Director Soo-youn Lee abruptly cuts the scene, employs fade out and the diabolically framed scenes are often revealed to be the protagonist’s vivid nightmares. The nightmare episodes increasingly used to insist upon the blurring of boundaries between reality and imagination for Seung-hoon. The repetition of ‘it’s all a dream’ reveals, after a time gradually lessens our interest in the narrative (cheating the viewers too much). All the earlier disjointed cuts and nightmare episodes easily make us to guess Seung-hoon to be the text-book definition of unreliable narrator or beholder. Although the director unnecessarily prolongs these earlier scenes, adding more and more subplots, there are some memorable and deeply unsettling visual flourishes (for example the surrealistic scene where the butchers sharpen their knives as a naked headless body hangs from the hook). The other interesting aspect, from visual standpoint, is Soo-youn’s observation of these freshly popped-up cities.

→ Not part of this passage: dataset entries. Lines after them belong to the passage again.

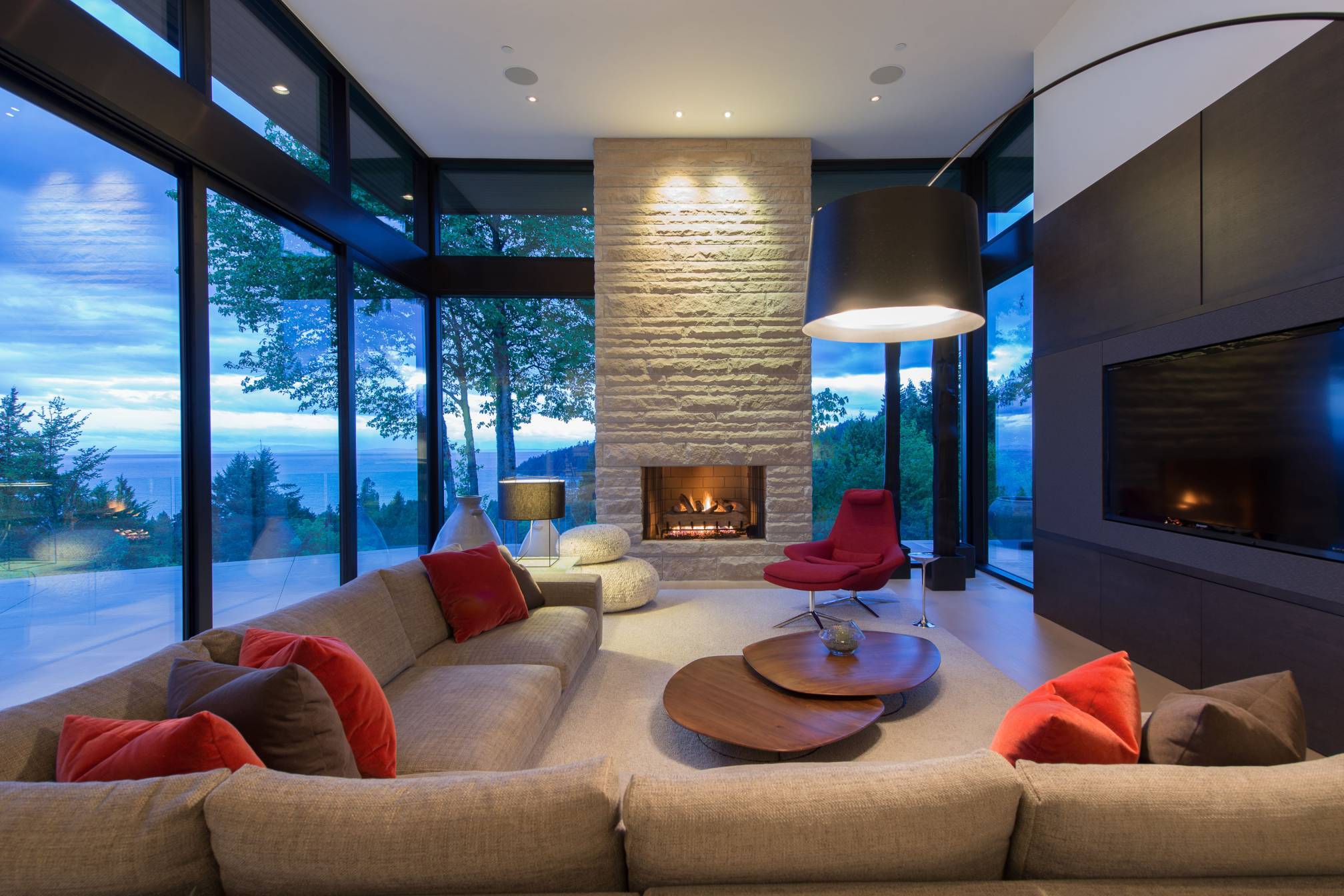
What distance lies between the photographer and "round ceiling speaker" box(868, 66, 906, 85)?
4.20 m

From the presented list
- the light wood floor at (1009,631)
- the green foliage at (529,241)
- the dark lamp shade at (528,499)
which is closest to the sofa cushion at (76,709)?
the dark lamp shade at (528,499)

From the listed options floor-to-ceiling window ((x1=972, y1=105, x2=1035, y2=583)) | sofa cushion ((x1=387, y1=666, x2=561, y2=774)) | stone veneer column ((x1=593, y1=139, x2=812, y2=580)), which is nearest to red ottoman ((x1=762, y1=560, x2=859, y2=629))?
stone veneer column ((x1=593, y1=139, x2=812, y2=580))

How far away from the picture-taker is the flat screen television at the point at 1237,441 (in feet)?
7.44

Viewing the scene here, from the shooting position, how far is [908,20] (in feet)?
12.1

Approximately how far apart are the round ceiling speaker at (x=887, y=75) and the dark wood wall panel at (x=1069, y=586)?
3.39 meters

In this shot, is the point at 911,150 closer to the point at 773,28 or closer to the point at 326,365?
the point at 773,28

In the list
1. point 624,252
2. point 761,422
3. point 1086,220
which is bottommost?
point 761,422

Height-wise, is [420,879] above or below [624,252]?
below

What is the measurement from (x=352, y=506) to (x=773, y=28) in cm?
415

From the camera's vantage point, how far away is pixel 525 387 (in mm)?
5656

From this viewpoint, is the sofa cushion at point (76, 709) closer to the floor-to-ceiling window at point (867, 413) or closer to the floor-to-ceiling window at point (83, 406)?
the floor-to-ceiling window at point (83, 406)

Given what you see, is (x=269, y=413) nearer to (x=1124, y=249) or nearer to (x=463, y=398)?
(x=463, y=398)

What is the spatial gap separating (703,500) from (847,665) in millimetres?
3089

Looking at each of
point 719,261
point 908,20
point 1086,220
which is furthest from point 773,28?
point 1086,220
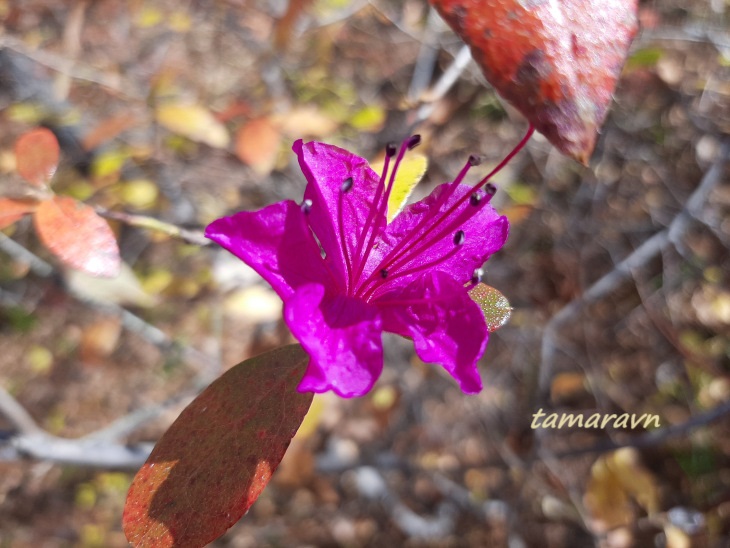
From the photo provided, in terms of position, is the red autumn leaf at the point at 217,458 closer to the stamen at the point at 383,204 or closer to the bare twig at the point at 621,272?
the stamen at the point at 383,204

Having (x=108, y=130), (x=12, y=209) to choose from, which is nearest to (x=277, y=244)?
(x=12, y=209)

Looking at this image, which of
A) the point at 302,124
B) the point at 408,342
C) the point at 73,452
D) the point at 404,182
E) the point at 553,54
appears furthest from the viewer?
the point at 408,342

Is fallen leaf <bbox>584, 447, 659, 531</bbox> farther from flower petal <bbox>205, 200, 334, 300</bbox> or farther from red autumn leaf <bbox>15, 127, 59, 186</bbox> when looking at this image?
red autumn leaf <bbox>15, 127, 59, 186</bbox>

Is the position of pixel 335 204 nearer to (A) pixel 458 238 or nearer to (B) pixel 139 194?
(A) pixel 458 238

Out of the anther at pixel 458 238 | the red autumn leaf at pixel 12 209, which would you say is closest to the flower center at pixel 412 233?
the anther at pixel 458 238

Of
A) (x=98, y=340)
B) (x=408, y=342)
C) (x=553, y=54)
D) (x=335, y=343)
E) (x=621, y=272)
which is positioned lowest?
(x=98, y=340)

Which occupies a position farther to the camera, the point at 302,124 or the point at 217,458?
A: the point at 302,124
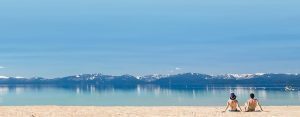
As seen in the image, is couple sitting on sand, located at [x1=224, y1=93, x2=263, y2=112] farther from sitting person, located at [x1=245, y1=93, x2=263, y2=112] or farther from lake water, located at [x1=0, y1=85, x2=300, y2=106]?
lake water, located at [x1=0, y1=85, x2=300, y2=106]

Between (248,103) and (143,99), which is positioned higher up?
(248,103)

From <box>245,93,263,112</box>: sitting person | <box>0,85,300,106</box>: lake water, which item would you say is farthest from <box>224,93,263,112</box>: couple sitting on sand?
<box>0,85,300,106</box>: lake water

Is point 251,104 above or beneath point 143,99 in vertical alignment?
above

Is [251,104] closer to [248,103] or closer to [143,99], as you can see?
[248,103]

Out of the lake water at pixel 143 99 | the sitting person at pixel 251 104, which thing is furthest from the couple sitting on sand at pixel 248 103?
the lake water at pixel 143 99

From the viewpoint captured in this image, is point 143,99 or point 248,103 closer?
→ point 248,103

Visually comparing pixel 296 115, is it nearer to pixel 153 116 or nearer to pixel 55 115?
pixel 153 116

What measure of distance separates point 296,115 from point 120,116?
816 centimetres

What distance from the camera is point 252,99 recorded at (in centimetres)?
Result: 2638

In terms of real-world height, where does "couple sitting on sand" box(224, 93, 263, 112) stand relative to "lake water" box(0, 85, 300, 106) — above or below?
above

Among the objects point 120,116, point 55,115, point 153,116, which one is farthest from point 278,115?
point 55,115

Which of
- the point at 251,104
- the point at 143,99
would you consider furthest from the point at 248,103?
the point at 143,99

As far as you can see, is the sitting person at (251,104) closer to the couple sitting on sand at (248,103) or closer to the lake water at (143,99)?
the couple sitting on sand at (248,103)

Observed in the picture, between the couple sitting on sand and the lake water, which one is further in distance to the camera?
the lake water
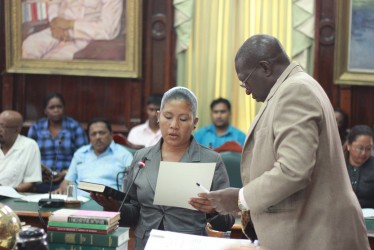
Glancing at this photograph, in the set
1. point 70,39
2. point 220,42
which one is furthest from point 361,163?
point 70,39

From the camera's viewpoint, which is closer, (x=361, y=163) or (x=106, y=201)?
(x=106, y=201)

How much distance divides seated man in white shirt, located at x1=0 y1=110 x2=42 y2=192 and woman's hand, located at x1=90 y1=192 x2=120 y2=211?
6.63 feet

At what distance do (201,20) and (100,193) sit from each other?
4045mm

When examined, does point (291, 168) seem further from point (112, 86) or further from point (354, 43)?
point (112, 86)

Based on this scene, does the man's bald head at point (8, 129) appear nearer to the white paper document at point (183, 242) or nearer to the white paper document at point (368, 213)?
the white paper document at point (368, 213)

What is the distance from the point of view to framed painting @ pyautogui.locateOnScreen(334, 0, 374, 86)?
19.4ft

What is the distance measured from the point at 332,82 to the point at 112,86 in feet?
7.50

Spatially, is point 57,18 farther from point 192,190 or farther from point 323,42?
point 192,190

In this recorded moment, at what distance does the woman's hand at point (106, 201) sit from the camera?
7.90 ft

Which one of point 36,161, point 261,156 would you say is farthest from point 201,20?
point 261,156

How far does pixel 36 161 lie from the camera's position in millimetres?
4480

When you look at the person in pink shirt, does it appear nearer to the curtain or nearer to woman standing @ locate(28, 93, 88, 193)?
woman standing @ locate(28, 93, 88, 193)

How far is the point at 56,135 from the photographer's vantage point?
5719 millimetres

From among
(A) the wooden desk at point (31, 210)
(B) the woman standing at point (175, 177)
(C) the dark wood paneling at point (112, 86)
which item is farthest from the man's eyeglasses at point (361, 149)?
(C) the dark wood paneling at point (112, 86)
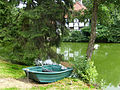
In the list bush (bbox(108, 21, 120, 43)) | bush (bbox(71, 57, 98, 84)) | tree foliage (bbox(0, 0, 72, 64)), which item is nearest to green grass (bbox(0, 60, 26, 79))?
tree foliage (bbox(0, 0, 72, 64))

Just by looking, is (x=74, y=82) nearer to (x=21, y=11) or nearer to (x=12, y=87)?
(x=12, y=87)

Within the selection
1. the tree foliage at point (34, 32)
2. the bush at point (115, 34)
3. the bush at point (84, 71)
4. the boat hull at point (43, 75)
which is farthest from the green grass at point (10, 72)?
the bush at point (115, 34)

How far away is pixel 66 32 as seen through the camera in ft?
24.0

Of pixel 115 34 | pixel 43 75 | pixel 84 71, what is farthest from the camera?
pixel 115 34

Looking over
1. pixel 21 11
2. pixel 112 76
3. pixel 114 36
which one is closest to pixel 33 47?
pixel 21 11

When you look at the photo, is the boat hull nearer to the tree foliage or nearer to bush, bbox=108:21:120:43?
the tree foliage

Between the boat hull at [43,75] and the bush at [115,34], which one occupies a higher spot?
the bush at [115,34]

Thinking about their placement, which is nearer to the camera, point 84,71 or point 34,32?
point 84,71

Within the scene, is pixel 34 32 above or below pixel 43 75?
above

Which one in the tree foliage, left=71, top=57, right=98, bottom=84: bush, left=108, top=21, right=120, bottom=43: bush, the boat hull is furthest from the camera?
left=108, top=21, right=120, bottom=43: bush

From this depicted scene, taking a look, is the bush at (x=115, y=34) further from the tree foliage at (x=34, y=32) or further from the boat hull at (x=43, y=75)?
the boat hull at (x=43, y=75)

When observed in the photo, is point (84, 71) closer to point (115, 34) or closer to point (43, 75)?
point (43, 75)

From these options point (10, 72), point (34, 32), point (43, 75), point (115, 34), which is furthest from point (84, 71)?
point (115, 34)

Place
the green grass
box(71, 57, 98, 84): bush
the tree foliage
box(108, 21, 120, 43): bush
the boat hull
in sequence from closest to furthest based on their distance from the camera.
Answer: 1. the boat hull
2. the green grass
3. box(71, 57, 98, 84): bush
4. the tree foliage
5. box(108, 21, 120, 43): bush
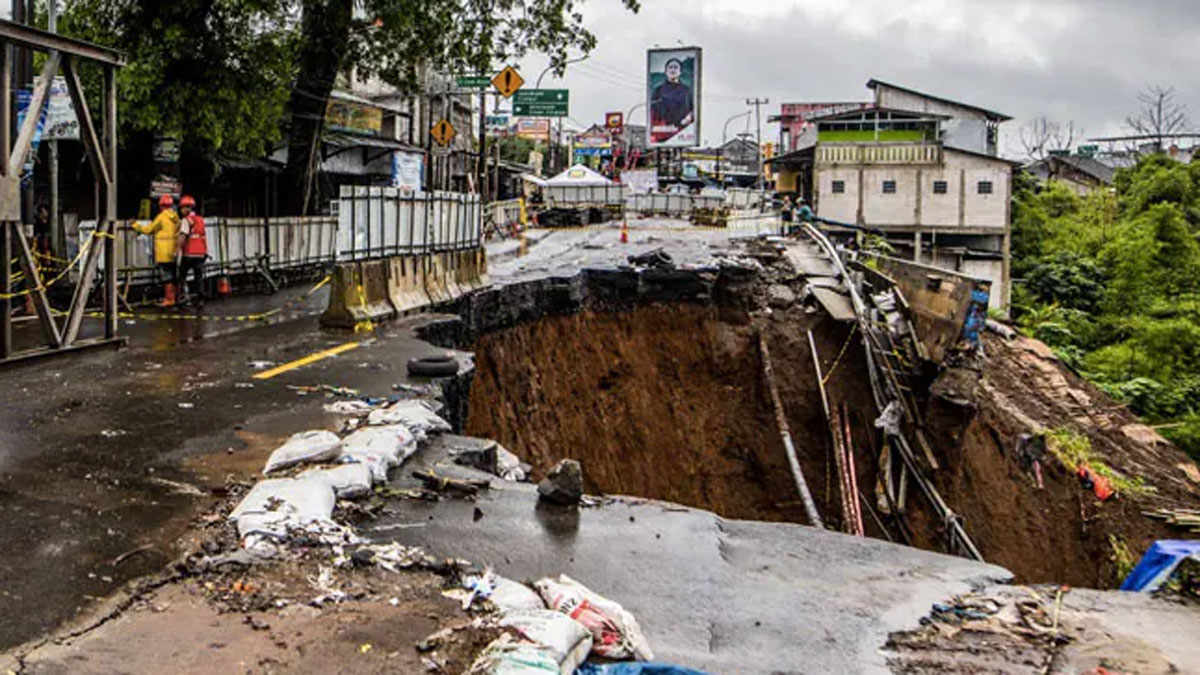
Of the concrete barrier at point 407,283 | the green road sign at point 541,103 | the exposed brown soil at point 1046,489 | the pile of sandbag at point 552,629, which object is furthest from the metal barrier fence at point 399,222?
the green road sign at point 541,103

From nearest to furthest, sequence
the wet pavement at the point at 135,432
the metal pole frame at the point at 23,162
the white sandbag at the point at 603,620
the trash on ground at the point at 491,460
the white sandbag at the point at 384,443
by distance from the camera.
A: the white sandbag at the point at 603,620 → the wet pavement at the point at 135,432 → the white sandbag at the point at 384,443 → the trash on ground at the point at 491,460 → the metal pole frame at the point at 23,162

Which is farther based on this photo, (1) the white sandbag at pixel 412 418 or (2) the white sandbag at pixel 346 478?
(1) the white sandbag at pixel 412 418

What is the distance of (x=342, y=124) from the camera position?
2783 cm

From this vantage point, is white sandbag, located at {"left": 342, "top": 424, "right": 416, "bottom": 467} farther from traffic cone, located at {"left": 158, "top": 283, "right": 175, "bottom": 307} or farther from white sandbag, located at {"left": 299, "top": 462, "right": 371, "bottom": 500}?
traffic cone, located at {"left": 158, "top": 283, "right": 175, "bottom": 307}

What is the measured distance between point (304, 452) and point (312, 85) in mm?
15429

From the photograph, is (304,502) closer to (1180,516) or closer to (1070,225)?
(1180,516)

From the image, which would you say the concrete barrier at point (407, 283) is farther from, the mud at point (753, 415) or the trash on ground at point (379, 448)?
the trash on ground at point (379, 448)

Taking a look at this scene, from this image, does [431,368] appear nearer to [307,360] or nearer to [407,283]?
[307,360]

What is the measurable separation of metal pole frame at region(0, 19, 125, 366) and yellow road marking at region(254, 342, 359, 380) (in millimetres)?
2099

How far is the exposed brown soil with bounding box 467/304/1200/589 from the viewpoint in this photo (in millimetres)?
12961

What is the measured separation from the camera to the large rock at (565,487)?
546 cm

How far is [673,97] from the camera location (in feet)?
152

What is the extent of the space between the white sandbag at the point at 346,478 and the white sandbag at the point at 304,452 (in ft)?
0.45

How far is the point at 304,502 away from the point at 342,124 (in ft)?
81.7
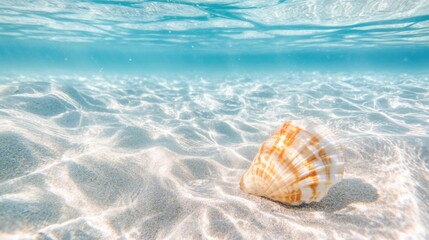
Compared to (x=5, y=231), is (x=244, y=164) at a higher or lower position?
lower

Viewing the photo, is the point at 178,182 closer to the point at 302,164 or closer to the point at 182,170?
the point at 182,170

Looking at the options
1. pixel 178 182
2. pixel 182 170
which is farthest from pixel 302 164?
pixel 182 170

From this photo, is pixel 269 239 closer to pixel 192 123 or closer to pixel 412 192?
pixel 412 192

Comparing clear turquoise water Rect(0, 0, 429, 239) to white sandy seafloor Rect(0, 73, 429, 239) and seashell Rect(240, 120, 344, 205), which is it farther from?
seashell Rect(240, 120, 344, 205)

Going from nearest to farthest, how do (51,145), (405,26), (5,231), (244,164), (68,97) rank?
1. (5,231)
2. (51,145)
3. (244,164)
4. (68,97)
5. (405,26)

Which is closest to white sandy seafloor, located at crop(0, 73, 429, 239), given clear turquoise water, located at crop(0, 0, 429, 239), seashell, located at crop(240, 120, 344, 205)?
clear turquoise water, located at crop(0, 0, 429, 239)

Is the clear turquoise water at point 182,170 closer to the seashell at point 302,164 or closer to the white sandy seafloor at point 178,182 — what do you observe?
the white sandy seafloor at point 178,182

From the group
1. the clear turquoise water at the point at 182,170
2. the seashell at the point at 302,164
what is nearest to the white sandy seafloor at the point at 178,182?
the clear turquoise water at the point at 182,170

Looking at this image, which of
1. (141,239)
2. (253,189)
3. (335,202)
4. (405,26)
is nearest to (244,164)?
(253,189)

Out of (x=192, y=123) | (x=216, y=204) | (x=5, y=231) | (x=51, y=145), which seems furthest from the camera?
(x=192, y=123)
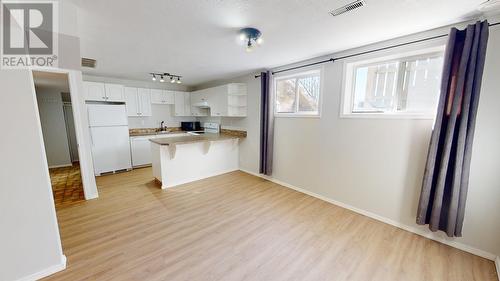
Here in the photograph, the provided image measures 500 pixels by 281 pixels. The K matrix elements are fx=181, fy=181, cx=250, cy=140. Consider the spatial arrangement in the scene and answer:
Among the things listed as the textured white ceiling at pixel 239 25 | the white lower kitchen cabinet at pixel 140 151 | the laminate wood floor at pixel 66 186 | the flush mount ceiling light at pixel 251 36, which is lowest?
the laminate wood floor at pixel 66 186

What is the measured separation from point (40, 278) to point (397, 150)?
3901 millimetres

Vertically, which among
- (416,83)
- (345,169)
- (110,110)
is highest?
(416,83)

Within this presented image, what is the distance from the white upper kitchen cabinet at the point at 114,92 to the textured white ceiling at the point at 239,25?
1594mm

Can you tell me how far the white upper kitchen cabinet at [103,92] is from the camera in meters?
4.13

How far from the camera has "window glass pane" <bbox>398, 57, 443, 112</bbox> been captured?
2139 millimetres

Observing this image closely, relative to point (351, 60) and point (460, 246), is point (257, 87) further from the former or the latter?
point (460, 246)

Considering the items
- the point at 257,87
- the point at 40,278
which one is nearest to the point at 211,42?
the point at 257,87

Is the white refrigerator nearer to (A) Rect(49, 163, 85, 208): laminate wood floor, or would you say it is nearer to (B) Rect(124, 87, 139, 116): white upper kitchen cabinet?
(B) Rect(124, 87, 139, 116): white upper kitchen cabinet

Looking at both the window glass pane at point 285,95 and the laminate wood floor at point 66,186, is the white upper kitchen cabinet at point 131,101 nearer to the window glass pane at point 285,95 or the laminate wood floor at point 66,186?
the laminate wood floor at point 66,186

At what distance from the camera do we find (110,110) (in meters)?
4.23

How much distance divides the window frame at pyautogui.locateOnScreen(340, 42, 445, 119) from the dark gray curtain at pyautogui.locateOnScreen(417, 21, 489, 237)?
0.76ft

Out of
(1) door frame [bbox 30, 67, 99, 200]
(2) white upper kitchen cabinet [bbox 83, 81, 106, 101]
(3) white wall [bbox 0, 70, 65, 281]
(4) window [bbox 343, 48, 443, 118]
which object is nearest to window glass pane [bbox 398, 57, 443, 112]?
(4) window [bbox 343, 48, 443, 118]

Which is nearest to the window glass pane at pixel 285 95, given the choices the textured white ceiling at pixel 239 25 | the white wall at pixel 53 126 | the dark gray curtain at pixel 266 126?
the dark gray curtain at pixel 266 126

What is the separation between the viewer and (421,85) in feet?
7.31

It’s as if she is representing such urban sprawls as the hideous facet of a society (of course, a great no. of outstanding serial-killer films has deftly associated industrialization and rampant expansion of urban spaces with serial killing). Nevertheless, the unconvincing and ill-advised point-of-view shifts in the last half of the film basically undo certain intriguing narrative threads. These insanely prolonged flashbacks and ‘story’s not yet over’ twists suffer from severe lapses in logic and pacing issues. In the end, the film becomes a mess rather than being a puzzle. 

Trailer

 

Even though Bluebeard (118 minutes) isn’t a path-breaking Korean thriller, it’s good for half of its running time, exuding a palpably menacing mood. And, those who love thrillers wrapped inside insane amount of twists (no matter how absurd it is) may find it alluring.